= 1957 in rail transport =

==Events==

===January===
- January 1 - The Chicago and North Western Railway leases the Chicago, St. Paul, Minneapolis and Omaha Railway (the Omaha Road).
- January 12 - Operations of the Atchison, Topeka & Santa Fe Railway's Super Chief and El Capitan passenger trains are combined during off-peak seasons.
- January 22 - Last day of steam locomotive operations on the Southern Pacific.

=== February ===
- February 7 - Southern Pacific 4-6-2 #2472 (now preserved) is retired from revenue service.

===March===
- March 17 - The Milwaukee Road operates its last steam locomotive.
- March 21 - Deutsche Bundesbahn puts in operation its first E 40 locomotive.
- March 29 - The New York, Ontario & Western Railway is abandoned, the largest single railroad abandonment in the United States (541 mi).
- March 29 - The Central Vermont Railway dieselized.

===April===
- April 7 - New York City trolleys run for the last time.

===May===
- May 7 - The Flying Yankee trainset is retired from revenue service on the Boston & Maine and Maine Central railroads.
- May 17 - Canadian National opens a new track alignment between Toronto and Montreal to make way for construction of the St Lawrence Seaway.
- May 24 - The Pacific Electric Bellflower Line ceases operation.

===June===
- June 2 - First Trans Europ Express diesel trains run in Europe.
- June 6 - Pere Marquette Railroad steam locomotive 2-8-4 number 1225 is given to Michigan State University for display on campus.

=== July ===
- July 3 - The Chicago Aurora and Elgin Railroad abruptly ceases to carry passengers at 12:13pm.
- July 11 - Southern Pacific's Colton Cutoff around Los Angeles is opened to traffic.
- July 27 - The Musquodoboit Railway ends steam locomotive operations with a round trip between Dartmouth and Upper Upper Musquodoboit, Nova Scotia, behind Canadian National number 3409.

===August===
- August 27 - The Atchison, Topeka & Santa Fe Railway retires its last steam locomotive.

===September===
- September 1 - 175 die in Jamaica's worst railway disaster.
- September 7 - The Pennsylvania Railroad discontinues the Morning Steeler passenger train between Pittsburgh and Cleveland.
- September 28 - Newtown Tram Depot in Sydney is closed.

=== October ===
- October 6 - The Chicago "L" Stock Yards branch serving Union Stock Yards is closed.
- October 21 - Two trains collide in Turkey; 95 die.
- October 31 - Canadian National receives authorization to operate the former New York Central Railroad (NYC) lines in Ottawa to reach industries that were originally served by NYC.

===November===
- November 1 - Class I railroads report they roster 27,108 diesel and 2,697 steam locomotives.
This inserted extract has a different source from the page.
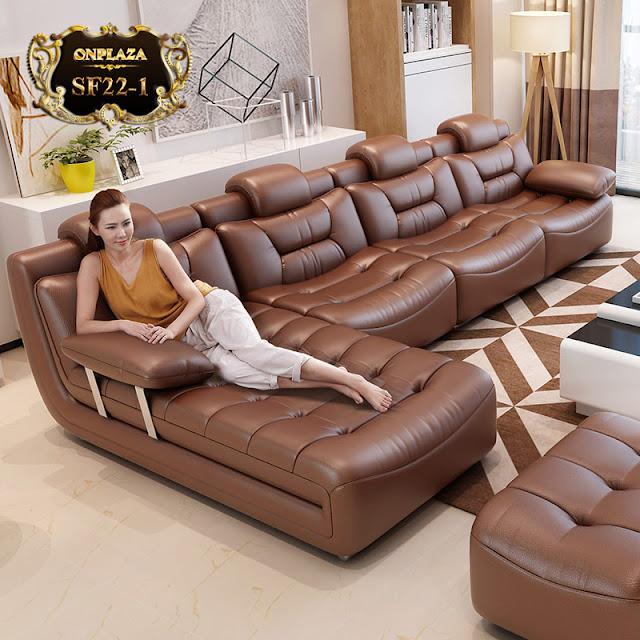 Mẫu sofa da cao cấp SF22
An additional 721 steam locomotives are in storage.
- November 15 - A first section of Nagoya Municipal Subway, Nagoya Station to Sakae Station route start operation in Aichi Prefecture, Japan.

===Unknown date===
- The WDM-1 locomotives, which were imported from ALCO, became the first mainline diesel locomotives of Indian Railways.
- William N. Deramus III becomes president of the Missouri–Kansas–Texas Railroad.
- Estación Federico Lacroze in Buenos Aires, Argentina, opens.
- The California State Legislature establishes the five-county San Francisco Bay Area Rapid Transit District.
- Pandrol clip patented by Norwegian railway engineer Per Pande Rolfsen.

==Deaths==
=== March deaths ===
- March 9 - Robert Whitelegg, locomotive superintendent for London, Tilbury and Southend Railway 1910-1912, and for Glasgow & South Western Railway 1918-1923, general manager of Beyer, Peacock & Company 1923-1929, dies (b. 1871).

=== July deaths ===
- July 13 - Sim Webb, Casey Jones' fireman on the famous run (born 1874).